Show the lines of the material that contain the word "scientific".
START RECORDS FOR PROCESSING
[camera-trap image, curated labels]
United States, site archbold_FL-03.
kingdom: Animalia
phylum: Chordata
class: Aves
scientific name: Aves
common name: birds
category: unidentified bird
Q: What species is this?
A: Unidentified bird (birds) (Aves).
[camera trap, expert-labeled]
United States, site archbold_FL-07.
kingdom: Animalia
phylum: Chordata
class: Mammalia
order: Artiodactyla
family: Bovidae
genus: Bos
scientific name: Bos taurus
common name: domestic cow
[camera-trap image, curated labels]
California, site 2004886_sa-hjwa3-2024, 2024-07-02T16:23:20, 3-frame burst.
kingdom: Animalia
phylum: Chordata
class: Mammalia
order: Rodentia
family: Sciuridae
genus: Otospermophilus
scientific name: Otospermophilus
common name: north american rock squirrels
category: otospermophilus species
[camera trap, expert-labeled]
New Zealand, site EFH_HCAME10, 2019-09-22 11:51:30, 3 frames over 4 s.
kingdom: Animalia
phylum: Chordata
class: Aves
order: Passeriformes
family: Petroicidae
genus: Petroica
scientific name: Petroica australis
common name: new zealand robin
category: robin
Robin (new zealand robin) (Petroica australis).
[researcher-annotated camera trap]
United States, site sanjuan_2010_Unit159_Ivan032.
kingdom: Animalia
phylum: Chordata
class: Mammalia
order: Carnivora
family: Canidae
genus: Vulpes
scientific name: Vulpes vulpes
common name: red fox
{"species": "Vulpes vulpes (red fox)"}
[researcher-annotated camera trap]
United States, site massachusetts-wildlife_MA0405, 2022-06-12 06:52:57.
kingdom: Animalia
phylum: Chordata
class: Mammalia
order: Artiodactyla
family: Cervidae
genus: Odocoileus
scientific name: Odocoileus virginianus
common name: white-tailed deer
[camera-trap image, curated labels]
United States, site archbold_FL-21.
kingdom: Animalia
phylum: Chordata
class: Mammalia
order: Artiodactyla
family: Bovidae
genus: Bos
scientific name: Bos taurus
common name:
END RECORDS FOR PROCESSING
■ **TASK RESPONSE**
scientific name: Aves
scientific name: Bos taurus
scientific name: Otospermophilus
scientific name: Petroica australis
scientific name: Vulpes vulpes
scientific name: Odocoileus virginianus
scientific name: Bos taurus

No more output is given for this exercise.